For any finite subset $Q\subseteq P$, let $A_0(Q)$ be the $A_0$-subalgebra of $A_1$ generated by the $x_p,y_p,$ and $z_p$ for $p\in Q$. Note that such a ring $A_0(Q)$ can be built from $A_0$ by iterating the construction of the Lemma finitely many times, once for each element of $Q$. It follows that $A_0(Q)$ is a UFD and its units are just $F^\times$. Part (3) of the Lemma also tells us that every element of $V_1$ which is contained in $A_0(Q)$ is prime in $Q$. Moreover, note that if $Q'\supseteq Q$, then every prime of $A_0(Q)$ remains a prime of $A_0(Q')$ except for the elements of $Q'\setminus Q$ which each become a product of three new primes. It follows that any prime of $A_0$ which is a simple tensor remains irreducible in $A_1$, as does any prime of $A_0(Q)$ which was not in $A_0$. We can now see that any element $b\in A_1$ has a factorization into irreducible elements: there exists $Q$ such that $b\in A_0(Q)$, and we can factor $b$ in $A_0(Q)$. Some of its factors may be non-simple tensors of $A_0$, but we can pass to a $Q'\supset Q$ such that all of them factor in $A_0(Q')$, and then all the irreducible factors of $b$ in $A_0(Q')$ remain irreducible in $A_1$. Moreover, this factorization is unique, since if we had two different such factorizations, we could find a $Q''$ such that both of them are contained in $A_0(Q'')$, contradicting the fact that $A_0(Q'')$ is a UFD.
The upshot is that $A_1$ is a UFD, its group of units is just $F^\times$, and every element of $V_1$ is prime in $A_1$. Moreover, all the irreducible elements of $A_0$ which were not simple tensors now factor into simple tensors in $A_1$.
We can now repeat this construction starting with $A_1$ instead of $A_0$, to get an extension $A_2$ of $A_1$ with the same properties.
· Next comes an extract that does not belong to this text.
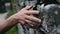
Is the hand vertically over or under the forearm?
over

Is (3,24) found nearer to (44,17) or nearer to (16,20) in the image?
(16,20)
Namely, $A_2$ which is a UFD with unit group $F^\times$. It is a quotient of a symmetric algebra $S(V_2)$ for some $V_2\supseteq V_1$ such that every element of $V_2$ is prime in $A_2$, and all the irreducible elements of $A_1$ which were not simple tensors now factor into simple tensors in $A_2$.
We repeat this construction to recursively build a chain of UFDs $$A_0\subseteq A_1\subseteq A_2\subseteq A_3\subseteq\dots$$ in the same way. Now let $A$ be the direct limit of this chain. Then $A^\times=F^\times$, and $A$ is a UFD, since the prime factorization of any element of $A_n$ stabiliizes after $A_{n+1}$ (since its factorization in $A_{n+1}$ uses only simple tensors, which will remain prime in each later stage of the construction). We can consider it as a quotient of a symmetric algebra $S(V)$ where $V$ is the direct limt of the vector spaces $V_n$ corresponding to each $A_n$. The prime elements of $A$ are exactly $V$, since any prime element in $A_n$ that was not a simple tensor gained a factorization in $A_{n+1}$, but any element of $V_n$ is prime in $A_n$ and remains prime in $A_m$ for all $m>n$. Thus, every element of $A$ can be written uniquely as a simple tensor.